Apalagi yang namanya liburan panjang, liburan Lebaran misalnya. Bagi sebagian besar masyarakat Indonesia liburan ini biasanya digunakan untuk pulang kampung, bersilaturahmi dan bermaaf-maafan dengan keluarga besar. Tempat-tempat hiburan dan obyek wisatapun biasanya menjadi ramai bukan kepalang.
Demikian pula dengan kami sekeluarga. Beberapa hari setelah hari Raya Iedul Fitri kamipun pergi meninggalkan kota untuk berlibur ke Jawa Timur. Tujuan utama kami adalah gunung Bromo.
Dengan menumpang pesawat kami berempat menuju Surabaya. Dari airport kami langsung menuju pulau Madura untuk melihat jembatan yang menghubungkan ke dua pulau tersebut. Namun sebelumnya kami sempat menengok masjid Jami’ Sunan Ampel yang terkenal itu.

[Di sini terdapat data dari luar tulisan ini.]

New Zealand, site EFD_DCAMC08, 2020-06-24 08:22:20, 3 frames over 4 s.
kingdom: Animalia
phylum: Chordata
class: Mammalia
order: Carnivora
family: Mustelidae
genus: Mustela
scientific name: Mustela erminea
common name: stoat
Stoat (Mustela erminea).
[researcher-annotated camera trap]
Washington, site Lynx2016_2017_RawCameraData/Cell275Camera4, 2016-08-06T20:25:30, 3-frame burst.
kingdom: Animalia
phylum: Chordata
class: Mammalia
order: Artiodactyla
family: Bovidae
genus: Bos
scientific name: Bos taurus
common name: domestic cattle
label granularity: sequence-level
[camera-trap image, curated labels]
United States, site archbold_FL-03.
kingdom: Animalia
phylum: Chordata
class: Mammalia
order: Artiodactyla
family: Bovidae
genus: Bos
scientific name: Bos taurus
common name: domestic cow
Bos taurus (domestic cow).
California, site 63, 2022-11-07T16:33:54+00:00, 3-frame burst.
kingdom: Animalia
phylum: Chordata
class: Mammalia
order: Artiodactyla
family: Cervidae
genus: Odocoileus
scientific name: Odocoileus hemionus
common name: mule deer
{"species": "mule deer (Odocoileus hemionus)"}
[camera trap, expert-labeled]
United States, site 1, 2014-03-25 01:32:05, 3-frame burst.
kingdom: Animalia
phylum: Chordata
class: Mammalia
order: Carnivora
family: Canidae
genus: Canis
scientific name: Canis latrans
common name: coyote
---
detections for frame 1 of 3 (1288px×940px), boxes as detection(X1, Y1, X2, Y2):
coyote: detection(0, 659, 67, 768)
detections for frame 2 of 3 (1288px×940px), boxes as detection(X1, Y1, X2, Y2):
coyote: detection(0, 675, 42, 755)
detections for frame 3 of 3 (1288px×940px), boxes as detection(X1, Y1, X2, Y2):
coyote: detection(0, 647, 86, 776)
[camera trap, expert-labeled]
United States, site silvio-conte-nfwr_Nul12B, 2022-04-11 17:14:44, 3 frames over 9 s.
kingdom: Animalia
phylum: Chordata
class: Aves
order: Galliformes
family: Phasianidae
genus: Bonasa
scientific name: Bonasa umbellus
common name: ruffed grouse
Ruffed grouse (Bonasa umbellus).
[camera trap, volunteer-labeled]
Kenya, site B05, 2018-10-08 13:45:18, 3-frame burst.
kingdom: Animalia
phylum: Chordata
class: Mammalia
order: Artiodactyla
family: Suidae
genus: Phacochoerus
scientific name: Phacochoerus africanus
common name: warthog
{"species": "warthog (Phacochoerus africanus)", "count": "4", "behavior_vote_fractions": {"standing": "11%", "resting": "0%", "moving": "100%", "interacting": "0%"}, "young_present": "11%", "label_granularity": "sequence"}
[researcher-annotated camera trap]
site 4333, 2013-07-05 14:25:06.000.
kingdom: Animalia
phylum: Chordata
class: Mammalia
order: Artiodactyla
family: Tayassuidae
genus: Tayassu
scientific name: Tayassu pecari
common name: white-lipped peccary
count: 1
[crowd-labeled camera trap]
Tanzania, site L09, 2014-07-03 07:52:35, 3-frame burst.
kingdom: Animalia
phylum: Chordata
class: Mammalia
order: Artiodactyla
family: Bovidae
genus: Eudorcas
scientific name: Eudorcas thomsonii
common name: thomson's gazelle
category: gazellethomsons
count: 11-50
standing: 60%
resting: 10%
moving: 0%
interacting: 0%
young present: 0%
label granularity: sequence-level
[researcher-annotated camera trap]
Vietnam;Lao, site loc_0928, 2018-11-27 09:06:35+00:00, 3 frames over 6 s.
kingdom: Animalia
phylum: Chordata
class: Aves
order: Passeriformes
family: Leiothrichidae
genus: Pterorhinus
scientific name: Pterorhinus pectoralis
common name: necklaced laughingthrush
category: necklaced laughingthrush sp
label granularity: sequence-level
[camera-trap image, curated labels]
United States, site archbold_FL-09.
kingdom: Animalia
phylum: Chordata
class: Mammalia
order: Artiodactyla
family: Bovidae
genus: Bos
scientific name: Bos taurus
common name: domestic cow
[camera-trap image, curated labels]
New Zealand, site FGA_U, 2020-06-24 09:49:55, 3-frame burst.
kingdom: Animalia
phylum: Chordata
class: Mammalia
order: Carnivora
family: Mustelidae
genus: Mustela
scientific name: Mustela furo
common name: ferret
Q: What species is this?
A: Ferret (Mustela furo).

Masjid ini didirikan oleh Raden Ahmad Rahmatullah, nama asli Sunan Ampel, pada tahun 1481 M. Menurut supir sekaligus guide yang mendampingi kami, masjid yang terletak di tengah perkampungan Arab ini telah lama menjadi salah satu daya tarik wisata religius.
Masjid yang memiliki gaya arsitektur khas jawa ini hingga saat ini masih terlihat terawat dengan baik. Bangunan ini sengaja dibangun dengan 5 pintu masuk dan diberi nama sesuai dengan rukun Islam. Yaitu pintu Syahadat, pintu Shalat, pintu Zakat, pintu Puasa dan pintu Haji.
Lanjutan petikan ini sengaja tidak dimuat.